A Legendrian graph is an embedding of a graph G in a contact 3-mainfold which is everywhere tangent to the contact structure. Central results in contact geometry use Legendrian graphs in their proofs. Together with Elena Pavelescu, I am studying Legendrian graphs in their own right. I will discuss some of our recent results in this area.

There is also a Geometric Analysis day at UCL, starting at 2pm on Friday May 31st.

Paul Johnson (Columbia, Colorado State). The topology of Hilbert schemes of points on orbifolds. Friday June 7th, Huxley 140, 1.30-2.30pm.

The Hilbert scheme of n points on C^2 is a smooth manifold of dimension 2n, with important connections to physics, geometry, representation theory, and combinatorics. One can also study the Hilbert scheme of points on C^2/G, for G a finite group. When G is a subgroup of SL_2, the resulting Hilbert schemes are huge active area of research, but much less is known if G is not. We describe our ongoing work studying the topology of these varieties when G is not a subgroup of SL_2.

No seminar on Friday June 14th

Claire Voisin (Centre de mathématiques Laurent Schwartz, Jussieu). Rational equivalence of zero cycles on K3 surfaces.

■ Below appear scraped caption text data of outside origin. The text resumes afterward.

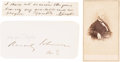 Autographs:U.S. Presidents, Abraham Lincoln: Highly Important Autograph Quotation Signed. ... (Total: 5 Items)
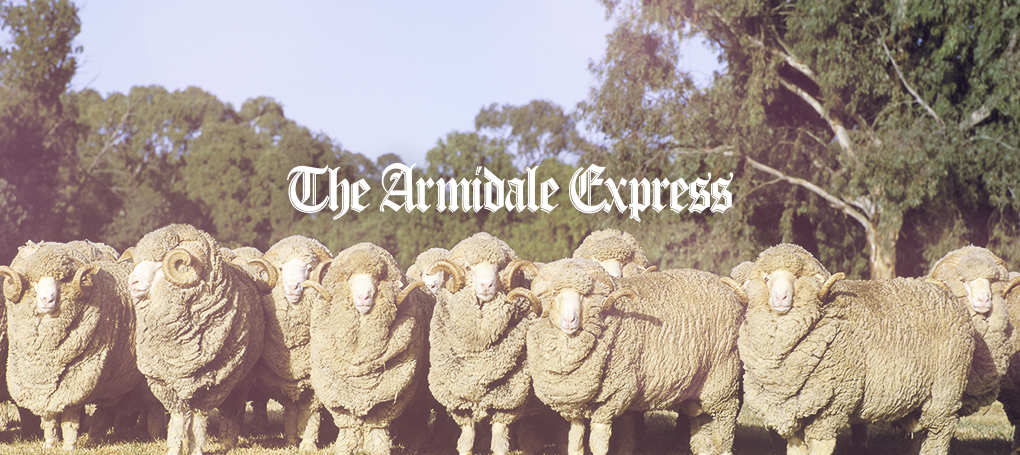 The-Armidale-Express-Hero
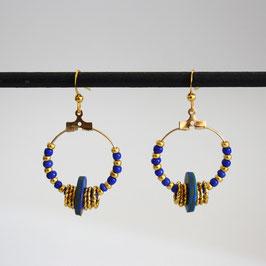 Créoles Anneaux Bleu saphir & Doré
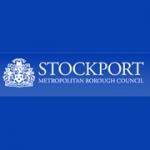 Stockport Market Office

Friday June 21st, Huxley 213 (Clore LT), 1.30-2.30pm.

We know since Mumford that the group of 0-cycles on a projective complex surface with a nonzero holomorphic 2-form is very big. We will show however that in the case of a K3 surface, there is some nice structure in this group, as discovered by successive work of Beauville-Voisin, Huybrechts, O’Grady and myself.

Mark Gross (University California, San Diego). Mirror symmetry and cluster algebras. Friday July 5, Huxley 140, 1.30-2.30pm.

Mirror symmetry is a subject which originated in string theory in 1990, and has since developed mathematically in many different directions. Roughly put, mirror symmetry gives a correspondence between different algebraic varieties, in which certain calculations on one variety (usually involving counting curves) coincides with a different type of calculation on the other (usually computing integrals of certain forms). Joint work with Bernd Siebert over the last 10 years has explored the underlying geometry of mirror symmetry, and the structures that have emerged in this work can now be applied to diverse situation.

In this talk I will discuss joint ongoing work with Keel, Kontsevich and Hacking. I will make a connection between structures called scattering diagrams, or wall-crossing structures, which emerged in the study of mirror symmetry, and cluster algebras of Fomin and Zelevinsky, which were developed to model aspects of canonical bases of Lusztig and Kashiwara. In particular, a construction of an analogue of theta functions, motivated by the homological mirror symmetry conjecture, allows the construction of canonical bases of cluster algebras in many cases, as well as the proof of a number of conjectures concerning cluster algebras.